> Written exercise
Pick out every line of the data below that contains the word "glasses" and copy each one.

Spatial question data:
★ ★ ★

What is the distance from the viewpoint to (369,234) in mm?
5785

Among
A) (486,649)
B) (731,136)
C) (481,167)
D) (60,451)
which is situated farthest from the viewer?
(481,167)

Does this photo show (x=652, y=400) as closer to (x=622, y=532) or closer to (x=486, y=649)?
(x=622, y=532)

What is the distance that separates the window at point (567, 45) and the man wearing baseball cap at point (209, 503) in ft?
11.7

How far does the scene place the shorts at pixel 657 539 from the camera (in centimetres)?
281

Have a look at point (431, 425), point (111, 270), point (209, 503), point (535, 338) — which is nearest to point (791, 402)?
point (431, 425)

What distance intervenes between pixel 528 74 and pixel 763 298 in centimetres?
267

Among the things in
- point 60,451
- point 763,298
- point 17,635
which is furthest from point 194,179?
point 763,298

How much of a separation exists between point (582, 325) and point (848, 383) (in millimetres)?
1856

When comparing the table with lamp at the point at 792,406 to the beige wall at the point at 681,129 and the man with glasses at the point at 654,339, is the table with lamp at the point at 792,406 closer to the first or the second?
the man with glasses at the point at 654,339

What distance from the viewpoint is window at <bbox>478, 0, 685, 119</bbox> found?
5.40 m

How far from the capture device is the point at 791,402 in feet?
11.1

★ ★ ★

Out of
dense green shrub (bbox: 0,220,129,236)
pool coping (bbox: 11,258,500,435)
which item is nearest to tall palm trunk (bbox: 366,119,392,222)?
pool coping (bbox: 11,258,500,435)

★ ★ ★

> Solution for this task
When comparing the table with lamp at the point at 792,406 to the beige wall at the point at 681,129 and the man with glasses at the point at 654,339, is the table with lamp at the point at 792,406 closer to the first or the second?
the man with glasses at the point at 654,339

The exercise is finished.